Eagle River vandals cause thousands in damage
UPDATE (May 8, 2018) After this story was posted online, another report of a broken window was reported at the McDonald Center. According to Anchorage Police, facility was burglarized on May 5, when someone broke into the building by breaking the front window. Once inside, the miscreants broke a clock and poured juice from a fridge onto the floor. The center also had a window broken in mid-April.
Reports of vandalism aren’t on the rise in Chugiak-Eagle River, but statistics won’t un-break any of the windows at Fire Lake Elementary School.
Or at the McDonald Center.
Or the Chugiak-Eagle River Library.
“It doesn’t feel great to work in rooms that are boarded up with plywood,” said Fire Lake principal Christine Garbe, whose office window was broken by a rock last week.
Garbe’s school off Harry McDonald Road has been at the epicenter of a springtime vandalism spree that has resulted in thousands of dollars of damage to public facilities around town. The rash of high-visibility vandalism began March 23, when someone arrived at the school around midnight with a can of spray paint. Garbe said the school’s security cameras captured a tall, thin male in a white sweatshirt tagging the building, the weekday home to 371 kindergarten through fifth grade students.
Garbe said the incident appeared to be isolated until the suspect returned on two weeks later, this time breaking a window and spraying more graffiti on the building. Garbe said cameras again caught the vandal.
“It’s the same individual, he’s acting alone,” she said.
That same weekend, someone — presumably the same person — also broke a window at the neighboring McDonald Center.
“The first couple times I thought, ‘This will stop,’” Garbe said.
But on April 29 at around 12:30 a.m., her office window was broken.
“Then I was like, ‘Nope.’”
On May 2, Garbe made a public appeal via Facebook for any information about the vandal.
“He entered school property from the neighborhood above the school,” she wrote on the school’s Facebook page.
Garbe appealed to homeowners to review footage in hopes of identifying the person.
“If you live in the neighborhood and have cameras we would love to hear from you,” read the post.
Along with reaching out to homeowners, Garbe said she’s been reviewing hours of security footage, working with the Anchorage Police Department and coordinating with the school district to try and identify the man causing what’s now estimated at more than $2,000 in damage. She’s even gone so far as giving out staff cell numbers to area residents in case they spot anything.
The vandalism at Fire Lake and the McDonald Center weren’t the most visible incidents of public mischief in April; that distinction belongs to the Chugiak-Eagle River Library, which was the scene of a fierce attack on a glass door April 19.
That time, though, cops got their man.
According to APD, at around 3:30 p.m. that day, police arrived outside the Eagle River Town Center Building, which houses the library, the Eagle River/Chugiak Parks and Recreation Department and the chamber of commerce.
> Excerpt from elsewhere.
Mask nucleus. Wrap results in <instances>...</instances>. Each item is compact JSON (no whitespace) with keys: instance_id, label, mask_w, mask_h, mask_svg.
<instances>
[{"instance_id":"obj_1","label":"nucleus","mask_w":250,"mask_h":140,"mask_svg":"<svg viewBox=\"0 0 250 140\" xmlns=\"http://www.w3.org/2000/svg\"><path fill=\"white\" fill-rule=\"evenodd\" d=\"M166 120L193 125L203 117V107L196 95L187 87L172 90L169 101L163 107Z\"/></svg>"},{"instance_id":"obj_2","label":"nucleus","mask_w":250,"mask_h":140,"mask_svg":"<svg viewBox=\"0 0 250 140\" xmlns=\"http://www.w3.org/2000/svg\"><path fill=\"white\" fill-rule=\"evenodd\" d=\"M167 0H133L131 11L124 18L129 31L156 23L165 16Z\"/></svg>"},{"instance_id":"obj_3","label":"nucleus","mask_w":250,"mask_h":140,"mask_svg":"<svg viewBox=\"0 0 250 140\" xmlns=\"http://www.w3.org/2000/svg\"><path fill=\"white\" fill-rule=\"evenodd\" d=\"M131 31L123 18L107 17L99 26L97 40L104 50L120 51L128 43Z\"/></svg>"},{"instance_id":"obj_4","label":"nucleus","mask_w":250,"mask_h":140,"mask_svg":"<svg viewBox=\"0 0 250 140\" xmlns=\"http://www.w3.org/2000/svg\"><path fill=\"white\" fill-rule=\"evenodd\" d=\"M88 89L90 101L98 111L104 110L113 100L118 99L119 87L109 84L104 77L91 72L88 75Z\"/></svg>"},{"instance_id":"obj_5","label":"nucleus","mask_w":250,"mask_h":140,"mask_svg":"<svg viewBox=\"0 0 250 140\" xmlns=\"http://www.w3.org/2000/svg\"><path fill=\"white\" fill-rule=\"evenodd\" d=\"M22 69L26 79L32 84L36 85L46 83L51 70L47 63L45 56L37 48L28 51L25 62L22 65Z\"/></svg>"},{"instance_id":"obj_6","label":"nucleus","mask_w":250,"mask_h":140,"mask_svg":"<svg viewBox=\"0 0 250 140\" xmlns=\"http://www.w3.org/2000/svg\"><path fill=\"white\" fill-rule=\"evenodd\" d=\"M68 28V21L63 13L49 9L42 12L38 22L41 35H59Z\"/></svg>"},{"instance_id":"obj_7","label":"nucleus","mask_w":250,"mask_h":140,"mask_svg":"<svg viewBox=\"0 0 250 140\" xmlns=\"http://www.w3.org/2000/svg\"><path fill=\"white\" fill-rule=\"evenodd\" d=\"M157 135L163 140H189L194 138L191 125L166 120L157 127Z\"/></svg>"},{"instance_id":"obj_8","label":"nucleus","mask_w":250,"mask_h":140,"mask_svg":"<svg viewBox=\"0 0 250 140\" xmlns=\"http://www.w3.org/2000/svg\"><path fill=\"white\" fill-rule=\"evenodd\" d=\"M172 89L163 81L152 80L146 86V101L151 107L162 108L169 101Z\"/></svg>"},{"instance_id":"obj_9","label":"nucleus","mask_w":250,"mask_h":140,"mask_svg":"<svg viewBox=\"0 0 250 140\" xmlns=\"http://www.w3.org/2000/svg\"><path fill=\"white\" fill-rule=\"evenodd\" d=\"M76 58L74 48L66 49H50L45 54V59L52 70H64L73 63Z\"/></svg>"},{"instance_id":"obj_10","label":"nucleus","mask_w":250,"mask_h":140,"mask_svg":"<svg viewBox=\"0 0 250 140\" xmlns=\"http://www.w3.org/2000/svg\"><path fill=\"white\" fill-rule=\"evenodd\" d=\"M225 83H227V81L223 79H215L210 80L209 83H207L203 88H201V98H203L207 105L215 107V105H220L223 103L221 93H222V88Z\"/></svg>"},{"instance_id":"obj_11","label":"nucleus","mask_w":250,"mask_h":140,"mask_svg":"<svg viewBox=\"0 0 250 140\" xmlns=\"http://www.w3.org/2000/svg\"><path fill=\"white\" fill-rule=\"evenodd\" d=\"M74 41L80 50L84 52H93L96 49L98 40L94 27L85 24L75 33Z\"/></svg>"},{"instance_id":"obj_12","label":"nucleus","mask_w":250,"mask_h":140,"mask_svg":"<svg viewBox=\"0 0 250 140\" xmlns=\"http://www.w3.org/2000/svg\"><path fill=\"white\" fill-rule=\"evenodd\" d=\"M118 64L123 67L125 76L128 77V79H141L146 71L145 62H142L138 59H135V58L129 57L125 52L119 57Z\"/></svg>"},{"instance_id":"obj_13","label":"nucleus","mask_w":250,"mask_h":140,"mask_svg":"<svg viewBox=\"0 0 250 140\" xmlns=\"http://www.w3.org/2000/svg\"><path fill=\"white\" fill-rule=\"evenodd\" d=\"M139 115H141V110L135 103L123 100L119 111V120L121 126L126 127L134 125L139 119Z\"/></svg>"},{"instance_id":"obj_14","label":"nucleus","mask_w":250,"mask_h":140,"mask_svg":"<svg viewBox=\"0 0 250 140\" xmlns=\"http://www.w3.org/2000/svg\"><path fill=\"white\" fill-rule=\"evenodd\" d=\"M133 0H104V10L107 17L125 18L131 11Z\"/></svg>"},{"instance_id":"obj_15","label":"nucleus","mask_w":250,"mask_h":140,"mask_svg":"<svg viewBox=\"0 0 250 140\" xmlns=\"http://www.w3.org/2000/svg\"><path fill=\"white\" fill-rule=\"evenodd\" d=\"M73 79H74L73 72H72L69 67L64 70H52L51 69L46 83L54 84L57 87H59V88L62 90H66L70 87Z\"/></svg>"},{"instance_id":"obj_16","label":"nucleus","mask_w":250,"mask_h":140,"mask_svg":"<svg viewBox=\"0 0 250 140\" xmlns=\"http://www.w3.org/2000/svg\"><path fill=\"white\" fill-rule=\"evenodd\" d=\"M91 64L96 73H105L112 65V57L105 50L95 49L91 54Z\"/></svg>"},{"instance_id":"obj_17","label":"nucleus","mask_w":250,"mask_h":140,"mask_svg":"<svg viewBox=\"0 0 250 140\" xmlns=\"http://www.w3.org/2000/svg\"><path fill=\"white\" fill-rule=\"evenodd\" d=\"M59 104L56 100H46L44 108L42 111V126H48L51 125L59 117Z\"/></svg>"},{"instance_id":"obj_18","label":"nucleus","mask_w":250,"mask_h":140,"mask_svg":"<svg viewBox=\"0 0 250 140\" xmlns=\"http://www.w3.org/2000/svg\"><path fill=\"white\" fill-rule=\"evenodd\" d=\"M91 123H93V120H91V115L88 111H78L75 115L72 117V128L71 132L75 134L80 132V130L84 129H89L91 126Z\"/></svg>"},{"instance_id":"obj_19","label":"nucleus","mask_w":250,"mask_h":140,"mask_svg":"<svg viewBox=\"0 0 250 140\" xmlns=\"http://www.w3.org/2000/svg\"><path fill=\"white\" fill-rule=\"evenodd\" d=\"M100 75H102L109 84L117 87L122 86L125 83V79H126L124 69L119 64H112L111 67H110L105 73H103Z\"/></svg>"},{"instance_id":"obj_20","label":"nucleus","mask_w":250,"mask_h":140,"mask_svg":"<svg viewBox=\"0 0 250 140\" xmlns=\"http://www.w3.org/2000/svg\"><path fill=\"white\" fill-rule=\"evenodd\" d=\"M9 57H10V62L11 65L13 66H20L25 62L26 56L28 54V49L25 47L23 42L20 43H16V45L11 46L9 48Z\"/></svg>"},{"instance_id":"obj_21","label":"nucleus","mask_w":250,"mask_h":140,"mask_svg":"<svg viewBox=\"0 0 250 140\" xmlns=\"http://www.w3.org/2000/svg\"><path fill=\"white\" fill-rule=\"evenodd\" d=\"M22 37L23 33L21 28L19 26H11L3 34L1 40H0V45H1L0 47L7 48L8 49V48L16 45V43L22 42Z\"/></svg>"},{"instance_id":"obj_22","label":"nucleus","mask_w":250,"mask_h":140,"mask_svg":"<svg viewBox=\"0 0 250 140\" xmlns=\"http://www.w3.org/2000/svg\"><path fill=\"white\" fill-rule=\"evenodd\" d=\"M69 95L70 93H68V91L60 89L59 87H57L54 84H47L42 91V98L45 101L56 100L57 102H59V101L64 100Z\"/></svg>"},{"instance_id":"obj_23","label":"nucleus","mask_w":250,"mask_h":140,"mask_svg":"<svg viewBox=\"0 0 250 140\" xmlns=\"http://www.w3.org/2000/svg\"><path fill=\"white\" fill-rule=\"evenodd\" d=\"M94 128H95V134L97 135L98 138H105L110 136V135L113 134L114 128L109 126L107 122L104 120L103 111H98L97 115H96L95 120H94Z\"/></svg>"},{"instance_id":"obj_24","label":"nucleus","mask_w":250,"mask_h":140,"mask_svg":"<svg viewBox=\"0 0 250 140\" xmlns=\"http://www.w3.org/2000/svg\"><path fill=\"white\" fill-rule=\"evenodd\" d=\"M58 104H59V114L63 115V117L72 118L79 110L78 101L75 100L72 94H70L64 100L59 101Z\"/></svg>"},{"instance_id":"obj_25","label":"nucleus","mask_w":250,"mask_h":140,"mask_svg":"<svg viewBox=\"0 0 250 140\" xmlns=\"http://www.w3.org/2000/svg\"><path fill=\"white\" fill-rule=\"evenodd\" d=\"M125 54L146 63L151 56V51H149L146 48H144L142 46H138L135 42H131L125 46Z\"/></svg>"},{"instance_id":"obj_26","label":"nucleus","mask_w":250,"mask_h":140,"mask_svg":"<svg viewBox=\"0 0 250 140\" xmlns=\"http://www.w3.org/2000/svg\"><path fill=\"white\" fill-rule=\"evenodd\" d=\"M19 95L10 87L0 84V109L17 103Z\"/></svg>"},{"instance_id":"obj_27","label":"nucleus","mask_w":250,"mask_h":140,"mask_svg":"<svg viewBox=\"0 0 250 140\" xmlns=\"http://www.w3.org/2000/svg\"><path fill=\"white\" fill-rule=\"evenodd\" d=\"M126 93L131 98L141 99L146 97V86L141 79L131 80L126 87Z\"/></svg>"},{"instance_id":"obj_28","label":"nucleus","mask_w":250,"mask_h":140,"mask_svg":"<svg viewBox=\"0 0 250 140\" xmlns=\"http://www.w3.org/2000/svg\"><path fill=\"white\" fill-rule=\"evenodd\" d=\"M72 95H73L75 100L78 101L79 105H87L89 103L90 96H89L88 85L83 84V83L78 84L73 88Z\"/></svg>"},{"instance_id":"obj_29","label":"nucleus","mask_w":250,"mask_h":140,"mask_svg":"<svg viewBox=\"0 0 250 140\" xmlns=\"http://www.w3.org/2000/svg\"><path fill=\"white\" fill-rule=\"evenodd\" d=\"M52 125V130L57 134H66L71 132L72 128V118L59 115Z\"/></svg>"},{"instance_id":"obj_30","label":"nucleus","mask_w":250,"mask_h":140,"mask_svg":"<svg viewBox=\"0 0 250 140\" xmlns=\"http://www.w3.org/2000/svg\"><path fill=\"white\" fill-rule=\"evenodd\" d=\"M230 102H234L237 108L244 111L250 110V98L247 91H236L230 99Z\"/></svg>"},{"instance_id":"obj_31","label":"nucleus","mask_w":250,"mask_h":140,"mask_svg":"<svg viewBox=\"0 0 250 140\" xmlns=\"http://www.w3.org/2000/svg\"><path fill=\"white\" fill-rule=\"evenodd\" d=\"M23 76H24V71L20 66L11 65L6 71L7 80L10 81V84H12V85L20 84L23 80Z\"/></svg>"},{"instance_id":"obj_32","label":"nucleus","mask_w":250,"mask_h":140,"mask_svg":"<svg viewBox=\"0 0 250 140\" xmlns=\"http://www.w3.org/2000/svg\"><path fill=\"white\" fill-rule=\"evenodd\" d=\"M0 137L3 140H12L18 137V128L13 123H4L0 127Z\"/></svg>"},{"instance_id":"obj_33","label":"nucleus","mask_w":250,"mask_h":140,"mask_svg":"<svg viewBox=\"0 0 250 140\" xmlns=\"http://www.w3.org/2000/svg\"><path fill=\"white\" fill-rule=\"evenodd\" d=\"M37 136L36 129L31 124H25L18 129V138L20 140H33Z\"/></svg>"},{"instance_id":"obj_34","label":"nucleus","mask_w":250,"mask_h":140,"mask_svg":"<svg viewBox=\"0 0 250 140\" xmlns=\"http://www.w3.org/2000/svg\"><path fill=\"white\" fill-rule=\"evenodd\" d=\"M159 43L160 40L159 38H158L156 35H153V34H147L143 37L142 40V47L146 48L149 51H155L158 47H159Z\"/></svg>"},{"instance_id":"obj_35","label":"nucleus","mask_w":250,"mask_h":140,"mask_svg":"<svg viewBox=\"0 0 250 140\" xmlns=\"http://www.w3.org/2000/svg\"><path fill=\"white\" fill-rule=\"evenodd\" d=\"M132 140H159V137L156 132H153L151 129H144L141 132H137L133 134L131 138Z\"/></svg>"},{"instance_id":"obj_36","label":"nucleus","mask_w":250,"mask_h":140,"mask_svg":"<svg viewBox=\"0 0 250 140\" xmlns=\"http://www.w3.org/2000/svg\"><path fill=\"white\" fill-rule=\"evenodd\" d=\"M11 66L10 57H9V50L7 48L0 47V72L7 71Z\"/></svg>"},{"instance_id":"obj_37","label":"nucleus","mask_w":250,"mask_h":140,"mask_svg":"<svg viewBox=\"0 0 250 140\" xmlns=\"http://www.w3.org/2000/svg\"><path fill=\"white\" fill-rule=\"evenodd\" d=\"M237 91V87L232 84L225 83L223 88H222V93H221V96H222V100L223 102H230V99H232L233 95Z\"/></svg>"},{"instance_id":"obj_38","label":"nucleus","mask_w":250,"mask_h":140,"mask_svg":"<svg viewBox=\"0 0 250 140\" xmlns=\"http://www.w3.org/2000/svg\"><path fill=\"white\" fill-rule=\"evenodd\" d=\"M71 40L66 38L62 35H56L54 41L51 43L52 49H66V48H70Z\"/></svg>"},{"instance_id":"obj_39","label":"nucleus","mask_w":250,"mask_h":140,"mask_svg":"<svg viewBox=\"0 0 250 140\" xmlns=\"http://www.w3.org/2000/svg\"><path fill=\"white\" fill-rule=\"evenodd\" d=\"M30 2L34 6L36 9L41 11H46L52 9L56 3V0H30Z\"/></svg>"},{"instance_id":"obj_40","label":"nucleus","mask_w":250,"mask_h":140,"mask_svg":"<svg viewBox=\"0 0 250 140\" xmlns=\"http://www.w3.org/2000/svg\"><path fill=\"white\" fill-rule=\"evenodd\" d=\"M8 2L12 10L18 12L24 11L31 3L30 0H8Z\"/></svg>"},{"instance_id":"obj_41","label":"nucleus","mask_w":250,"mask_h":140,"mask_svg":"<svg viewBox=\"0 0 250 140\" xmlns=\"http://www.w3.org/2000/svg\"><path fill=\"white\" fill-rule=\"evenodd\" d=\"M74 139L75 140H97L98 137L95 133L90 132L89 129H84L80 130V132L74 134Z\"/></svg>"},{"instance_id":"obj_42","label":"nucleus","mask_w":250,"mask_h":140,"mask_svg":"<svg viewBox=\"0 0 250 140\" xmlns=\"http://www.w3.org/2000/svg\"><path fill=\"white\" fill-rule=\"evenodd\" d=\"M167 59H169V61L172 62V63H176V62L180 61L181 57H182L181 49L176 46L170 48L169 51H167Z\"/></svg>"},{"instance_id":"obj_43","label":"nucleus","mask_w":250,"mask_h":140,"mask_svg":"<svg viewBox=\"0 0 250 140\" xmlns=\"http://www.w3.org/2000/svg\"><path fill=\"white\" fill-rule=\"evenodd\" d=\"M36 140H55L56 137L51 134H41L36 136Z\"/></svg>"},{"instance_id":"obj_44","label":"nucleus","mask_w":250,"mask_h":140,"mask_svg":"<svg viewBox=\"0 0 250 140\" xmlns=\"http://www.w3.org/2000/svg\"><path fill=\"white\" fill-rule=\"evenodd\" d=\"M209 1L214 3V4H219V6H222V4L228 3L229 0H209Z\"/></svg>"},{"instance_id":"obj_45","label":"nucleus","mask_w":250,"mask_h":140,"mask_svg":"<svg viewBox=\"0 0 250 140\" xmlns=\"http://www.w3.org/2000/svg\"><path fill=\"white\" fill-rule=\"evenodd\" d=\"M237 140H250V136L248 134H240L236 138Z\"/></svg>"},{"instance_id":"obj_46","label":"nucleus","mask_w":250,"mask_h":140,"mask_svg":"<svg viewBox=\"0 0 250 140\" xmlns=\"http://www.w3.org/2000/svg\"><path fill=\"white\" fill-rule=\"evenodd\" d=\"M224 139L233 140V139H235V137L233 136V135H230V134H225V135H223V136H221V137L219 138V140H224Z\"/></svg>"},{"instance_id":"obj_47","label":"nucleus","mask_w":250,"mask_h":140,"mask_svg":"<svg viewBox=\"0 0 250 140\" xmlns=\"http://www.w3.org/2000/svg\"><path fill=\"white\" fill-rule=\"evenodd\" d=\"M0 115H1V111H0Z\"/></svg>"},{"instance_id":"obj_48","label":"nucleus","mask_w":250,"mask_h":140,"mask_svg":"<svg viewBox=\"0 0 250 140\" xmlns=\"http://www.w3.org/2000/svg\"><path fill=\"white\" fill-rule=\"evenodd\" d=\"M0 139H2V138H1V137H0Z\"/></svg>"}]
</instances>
There, they confronted Robert A. Haines, 37, of Eagle River, who had allegedly kicked and broken a window on the door into the library.
During his arrest, police say Haines kicked one of the officers multiple times; he was jailed on charges of criminal mischief and resisting arrest and released on $300 bail later that day.
The high-profile incidents may seem like a spree, but APD’s numbers show vandalism this year appears to be no worse than last. According to the department’s online Community Crime Map, there were 56 vandalism or graffiti calls in Chugiak-Eagle River in 2017, an average of about 4.7 per month. So far in 2018, there have been 17 such reports, or about 4.3 per month.
Still, Garbe said the damage from vandalism adds up.
“It’s taxpayer money,” she said.
It’s also a blight on the community, she said. The school and nearby Mac Center are popular area recreation areas, even when school isn’t in session.
“This is a place where people come to play on the weekends,” she said. “It’s a community spot for a lot of families.”